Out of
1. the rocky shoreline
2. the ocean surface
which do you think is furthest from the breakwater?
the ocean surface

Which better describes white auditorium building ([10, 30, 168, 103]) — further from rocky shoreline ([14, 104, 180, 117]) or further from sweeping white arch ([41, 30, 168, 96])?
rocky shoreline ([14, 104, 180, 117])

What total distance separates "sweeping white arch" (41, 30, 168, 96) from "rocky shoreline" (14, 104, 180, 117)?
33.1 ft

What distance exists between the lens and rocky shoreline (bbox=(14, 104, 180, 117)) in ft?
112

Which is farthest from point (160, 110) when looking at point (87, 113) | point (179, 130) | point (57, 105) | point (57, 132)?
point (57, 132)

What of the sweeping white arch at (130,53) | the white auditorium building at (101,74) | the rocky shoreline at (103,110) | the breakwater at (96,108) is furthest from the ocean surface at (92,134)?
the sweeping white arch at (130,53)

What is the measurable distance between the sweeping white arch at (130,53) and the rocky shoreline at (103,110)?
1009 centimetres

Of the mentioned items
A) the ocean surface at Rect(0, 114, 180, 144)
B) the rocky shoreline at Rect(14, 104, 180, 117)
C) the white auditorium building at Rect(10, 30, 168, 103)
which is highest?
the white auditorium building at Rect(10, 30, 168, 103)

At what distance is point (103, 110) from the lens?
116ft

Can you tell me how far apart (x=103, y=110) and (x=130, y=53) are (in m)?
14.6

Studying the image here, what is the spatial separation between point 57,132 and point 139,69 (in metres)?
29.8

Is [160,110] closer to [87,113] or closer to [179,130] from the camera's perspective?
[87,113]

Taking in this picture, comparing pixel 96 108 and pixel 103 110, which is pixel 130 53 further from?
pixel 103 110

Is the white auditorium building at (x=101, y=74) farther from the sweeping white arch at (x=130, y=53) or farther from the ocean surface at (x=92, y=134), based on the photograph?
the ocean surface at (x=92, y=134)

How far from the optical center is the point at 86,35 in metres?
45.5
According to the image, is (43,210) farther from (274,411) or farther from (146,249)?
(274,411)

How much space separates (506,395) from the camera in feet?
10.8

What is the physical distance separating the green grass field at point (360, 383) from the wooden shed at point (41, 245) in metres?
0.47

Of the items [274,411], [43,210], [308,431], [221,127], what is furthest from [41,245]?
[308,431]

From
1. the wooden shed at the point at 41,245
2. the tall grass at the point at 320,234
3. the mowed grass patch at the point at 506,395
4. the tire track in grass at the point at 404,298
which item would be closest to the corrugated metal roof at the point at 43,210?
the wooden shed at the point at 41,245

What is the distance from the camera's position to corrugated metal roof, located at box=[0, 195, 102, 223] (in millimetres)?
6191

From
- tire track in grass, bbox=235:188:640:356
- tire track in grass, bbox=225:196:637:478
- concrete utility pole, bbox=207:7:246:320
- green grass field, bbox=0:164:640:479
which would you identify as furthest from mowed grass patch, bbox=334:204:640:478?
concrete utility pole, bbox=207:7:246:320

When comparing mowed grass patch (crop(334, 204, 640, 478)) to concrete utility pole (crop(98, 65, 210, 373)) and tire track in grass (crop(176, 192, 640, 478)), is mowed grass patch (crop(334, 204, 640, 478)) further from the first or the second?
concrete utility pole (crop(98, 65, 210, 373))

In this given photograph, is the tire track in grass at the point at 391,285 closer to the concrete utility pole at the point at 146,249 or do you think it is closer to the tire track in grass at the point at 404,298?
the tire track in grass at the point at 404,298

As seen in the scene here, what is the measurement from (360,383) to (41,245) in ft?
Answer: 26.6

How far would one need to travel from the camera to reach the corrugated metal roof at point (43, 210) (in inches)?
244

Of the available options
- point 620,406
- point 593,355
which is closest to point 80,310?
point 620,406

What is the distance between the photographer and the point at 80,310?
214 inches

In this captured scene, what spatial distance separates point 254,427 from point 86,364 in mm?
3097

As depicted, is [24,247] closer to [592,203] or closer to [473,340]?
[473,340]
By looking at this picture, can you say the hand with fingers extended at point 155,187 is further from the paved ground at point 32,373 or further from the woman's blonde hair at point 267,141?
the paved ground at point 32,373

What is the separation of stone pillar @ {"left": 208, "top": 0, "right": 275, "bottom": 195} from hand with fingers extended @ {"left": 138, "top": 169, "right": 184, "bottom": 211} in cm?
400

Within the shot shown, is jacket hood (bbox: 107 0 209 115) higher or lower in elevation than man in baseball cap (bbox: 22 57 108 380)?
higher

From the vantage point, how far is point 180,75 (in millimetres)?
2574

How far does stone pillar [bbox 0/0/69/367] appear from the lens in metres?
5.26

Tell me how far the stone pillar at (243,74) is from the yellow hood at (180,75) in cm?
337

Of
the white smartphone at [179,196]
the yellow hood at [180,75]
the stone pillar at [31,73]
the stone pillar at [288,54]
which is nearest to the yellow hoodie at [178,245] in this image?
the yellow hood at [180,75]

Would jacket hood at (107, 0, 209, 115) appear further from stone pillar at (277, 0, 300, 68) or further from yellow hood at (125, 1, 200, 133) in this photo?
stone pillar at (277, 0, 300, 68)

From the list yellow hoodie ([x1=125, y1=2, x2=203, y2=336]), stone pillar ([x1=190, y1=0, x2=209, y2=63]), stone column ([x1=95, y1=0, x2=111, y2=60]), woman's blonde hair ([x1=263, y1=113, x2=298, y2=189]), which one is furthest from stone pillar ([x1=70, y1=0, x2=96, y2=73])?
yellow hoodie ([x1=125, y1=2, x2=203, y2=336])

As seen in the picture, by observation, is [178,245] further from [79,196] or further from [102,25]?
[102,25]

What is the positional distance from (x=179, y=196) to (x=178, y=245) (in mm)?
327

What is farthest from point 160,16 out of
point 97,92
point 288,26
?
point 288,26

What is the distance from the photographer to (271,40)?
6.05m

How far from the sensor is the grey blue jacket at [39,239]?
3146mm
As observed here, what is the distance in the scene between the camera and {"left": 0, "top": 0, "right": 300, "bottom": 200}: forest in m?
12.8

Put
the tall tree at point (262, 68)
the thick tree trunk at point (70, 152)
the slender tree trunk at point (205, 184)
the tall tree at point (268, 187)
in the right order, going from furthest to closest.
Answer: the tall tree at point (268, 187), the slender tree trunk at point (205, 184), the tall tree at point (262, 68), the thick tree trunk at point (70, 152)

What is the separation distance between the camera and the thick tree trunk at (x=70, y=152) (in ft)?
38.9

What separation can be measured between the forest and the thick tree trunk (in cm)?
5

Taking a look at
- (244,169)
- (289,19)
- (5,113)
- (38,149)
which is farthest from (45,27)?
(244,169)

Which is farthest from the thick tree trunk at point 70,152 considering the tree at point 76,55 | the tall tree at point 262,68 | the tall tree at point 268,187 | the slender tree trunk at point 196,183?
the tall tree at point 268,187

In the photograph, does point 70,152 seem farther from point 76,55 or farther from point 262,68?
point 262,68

===

> _To be done_: State how many lines of the data above contain the word "seen". Give only the number.

> _Written response_: 2